▶ [WORK ITEM] Below are some records. How many of their lines contain the string "wildlife"? Answer with the number alone.

▶ [SOURCE MATERIAL]

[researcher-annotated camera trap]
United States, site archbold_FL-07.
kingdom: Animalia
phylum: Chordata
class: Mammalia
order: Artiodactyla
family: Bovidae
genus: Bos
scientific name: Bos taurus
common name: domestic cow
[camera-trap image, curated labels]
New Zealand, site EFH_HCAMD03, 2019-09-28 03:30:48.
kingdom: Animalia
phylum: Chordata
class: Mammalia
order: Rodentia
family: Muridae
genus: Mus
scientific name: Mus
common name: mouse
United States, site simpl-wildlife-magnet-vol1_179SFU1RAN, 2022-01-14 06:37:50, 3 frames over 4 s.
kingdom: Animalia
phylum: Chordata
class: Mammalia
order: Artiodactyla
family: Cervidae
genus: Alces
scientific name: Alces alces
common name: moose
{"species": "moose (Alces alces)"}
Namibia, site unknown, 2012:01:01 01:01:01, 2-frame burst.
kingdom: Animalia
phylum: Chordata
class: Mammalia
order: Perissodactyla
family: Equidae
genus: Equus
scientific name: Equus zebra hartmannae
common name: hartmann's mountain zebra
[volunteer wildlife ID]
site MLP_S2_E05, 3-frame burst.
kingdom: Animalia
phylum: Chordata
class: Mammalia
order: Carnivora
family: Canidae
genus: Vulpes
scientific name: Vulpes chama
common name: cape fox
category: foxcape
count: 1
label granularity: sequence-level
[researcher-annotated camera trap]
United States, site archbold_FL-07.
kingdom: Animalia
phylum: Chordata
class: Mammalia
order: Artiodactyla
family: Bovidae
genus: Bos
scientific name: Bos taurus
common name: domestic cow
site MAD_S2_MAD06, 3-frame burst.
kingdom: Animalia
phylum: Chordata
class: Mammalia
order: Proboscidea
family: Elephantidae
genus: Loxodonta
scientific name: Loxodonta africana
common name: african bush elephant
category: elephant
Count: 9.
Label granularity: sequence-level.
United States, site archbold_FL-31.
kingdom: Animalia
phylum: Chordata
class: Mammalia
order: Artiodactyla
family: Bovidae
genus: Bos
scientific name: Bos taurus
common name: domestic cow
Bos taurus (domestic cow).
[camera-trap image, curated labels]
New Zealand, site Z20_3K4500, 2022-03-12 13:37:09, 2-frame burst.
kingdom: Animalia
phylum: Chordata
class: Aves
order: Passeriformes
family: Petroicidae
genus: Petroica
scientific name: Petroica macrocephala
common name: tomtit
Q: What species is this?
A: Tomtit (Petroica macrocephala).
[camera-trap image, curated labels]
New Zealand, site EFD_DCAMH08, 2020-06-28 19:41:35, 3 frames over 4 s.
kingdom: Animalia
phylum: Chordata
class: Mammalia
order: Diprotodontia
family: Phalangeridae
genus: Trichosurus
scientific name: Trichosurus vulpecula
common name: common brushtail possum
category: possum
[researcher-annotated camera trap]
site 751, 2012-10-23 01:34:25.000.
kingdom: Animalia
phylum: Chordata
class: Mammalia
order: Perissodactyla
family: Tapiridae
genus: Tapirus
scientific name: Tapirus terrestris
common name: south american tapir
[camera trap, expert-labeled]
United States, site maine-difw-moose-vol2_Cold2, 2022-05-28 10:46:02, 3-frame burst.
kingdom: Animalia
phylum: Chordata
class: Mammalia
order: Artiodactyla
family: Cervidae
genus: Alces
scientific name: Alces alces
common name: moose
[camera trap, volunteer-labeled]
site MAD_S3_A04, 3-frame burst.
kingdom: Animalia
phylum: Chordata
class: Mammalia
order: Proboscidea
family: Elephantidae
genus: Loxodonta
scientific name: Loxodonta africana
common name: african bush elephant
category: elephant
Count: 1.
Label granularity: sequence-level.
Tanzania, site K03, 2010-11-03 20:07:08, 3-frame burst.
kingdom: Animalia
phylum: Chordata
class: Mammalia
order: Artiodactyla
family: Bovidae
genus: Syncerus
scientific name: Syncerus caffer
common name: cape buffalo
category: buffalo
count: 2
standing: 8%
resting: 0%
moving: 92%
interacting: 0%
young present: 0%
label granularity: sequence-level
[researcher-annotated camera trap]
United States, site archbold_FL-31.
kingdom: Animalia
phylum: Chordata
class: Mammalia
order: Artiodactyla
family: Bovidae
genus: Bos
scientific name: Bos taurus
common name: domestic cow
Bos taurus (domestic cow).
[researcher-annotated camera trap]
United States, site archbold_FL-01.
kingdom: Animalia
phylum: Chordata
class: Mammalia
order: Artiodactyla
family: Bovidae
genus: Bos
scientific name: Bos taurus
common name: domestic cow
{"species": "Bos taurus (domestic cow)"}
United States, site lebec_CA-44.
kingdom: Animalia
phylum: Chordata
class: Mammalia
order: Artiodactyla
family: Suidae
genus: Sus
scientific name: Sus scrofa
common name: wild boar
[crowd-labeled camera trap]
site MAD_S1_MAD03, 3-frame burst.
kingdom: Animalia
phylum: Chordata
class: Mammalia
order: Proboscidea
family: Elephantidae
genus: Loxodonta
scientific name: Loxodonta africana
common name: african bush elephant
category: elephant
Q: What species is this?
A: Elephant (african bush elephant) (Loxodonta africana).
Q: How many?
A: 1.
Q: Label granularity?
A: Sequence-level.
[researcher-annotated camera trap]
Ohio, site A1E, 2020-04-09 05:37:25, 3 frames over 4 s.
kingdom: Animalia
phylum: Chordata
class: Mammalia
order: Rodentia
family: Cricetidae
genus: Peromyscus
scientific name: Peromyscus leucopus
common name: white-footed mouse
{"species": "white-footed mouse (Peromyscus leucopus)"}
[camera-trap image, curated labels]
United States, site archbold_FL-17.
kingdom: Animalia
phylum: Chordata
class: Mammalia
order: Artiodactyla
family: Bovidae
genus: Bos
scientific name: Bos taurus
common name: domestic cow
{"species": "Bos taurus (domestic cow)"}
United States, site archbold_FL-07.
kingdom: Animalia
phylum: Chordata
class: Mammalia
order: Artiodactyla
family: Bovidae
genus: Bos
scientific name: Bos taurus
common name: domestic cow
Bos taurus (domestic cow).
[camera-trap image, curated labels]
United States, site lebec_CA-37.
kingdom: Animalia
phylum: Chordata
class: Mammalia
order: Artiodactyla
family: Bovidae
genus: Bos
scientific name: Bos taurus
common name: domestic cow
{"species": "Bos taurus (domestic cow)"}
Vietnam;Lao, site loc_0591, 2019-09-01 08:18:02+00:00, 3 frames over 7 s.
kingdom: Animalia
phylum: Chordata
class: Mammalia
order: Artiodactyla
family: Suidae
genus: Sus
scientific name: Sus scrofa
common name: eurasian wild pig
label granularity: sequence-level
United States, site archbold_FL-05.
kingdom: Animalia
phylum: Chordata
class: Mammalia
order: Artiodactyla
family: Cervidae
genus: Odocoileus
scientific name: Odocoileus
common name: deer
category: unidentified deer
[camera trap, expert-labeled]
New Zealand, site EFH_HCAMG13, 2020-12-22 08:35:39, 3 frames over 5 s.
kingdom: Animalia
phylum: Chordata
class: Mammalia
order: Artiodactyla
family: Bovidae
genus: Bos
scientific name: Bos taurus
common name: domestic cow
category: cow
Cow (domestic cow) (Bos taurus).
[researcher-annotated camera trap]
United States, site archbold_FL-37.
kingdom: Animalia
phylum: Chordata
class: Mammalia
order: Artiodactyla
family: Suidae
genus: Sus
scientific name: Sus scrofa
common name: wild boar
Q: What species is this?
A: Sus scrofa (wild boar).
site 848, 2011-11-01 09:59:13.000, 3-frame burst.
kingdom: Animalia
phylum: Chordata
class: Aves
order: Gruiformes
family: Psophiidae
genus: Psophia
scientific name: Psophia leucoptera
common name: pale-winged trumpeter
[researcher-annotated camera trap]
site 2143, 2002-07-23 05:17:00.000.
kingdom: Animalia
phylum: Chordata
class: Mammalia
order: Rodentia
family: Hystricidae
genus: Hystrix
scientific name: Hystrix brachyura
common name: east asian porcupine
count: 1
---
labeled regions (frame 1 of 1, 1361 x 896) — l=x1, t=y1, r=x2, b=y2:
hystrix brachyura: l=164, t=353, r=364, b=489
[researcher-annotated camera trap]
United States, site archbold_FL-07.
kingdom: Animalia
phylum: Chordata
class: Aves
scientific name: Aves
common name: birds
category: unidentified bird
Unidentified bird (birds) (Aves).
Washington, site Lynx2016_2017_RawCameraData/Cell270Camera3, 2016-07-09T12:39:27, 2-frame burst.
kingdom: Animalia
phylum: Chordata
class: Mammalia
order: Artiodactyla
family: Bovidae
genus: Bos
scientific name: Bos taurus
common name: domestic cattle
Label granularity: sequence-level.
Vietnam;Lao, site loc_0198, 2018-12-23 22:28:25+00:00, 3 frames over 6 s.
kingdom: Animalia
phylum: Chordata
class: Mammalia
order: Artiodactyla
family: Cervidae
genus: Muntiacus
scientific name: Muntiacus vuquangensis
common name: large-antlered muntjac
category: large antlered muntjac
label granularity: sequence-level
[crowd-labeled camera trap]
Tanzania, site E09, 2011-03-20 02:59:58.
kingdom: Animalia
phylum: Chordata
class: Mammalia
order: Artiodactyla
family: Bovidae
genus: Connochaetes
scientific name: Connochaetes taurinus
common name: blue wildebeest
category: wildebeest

▶ [TASK RESPONSE] 2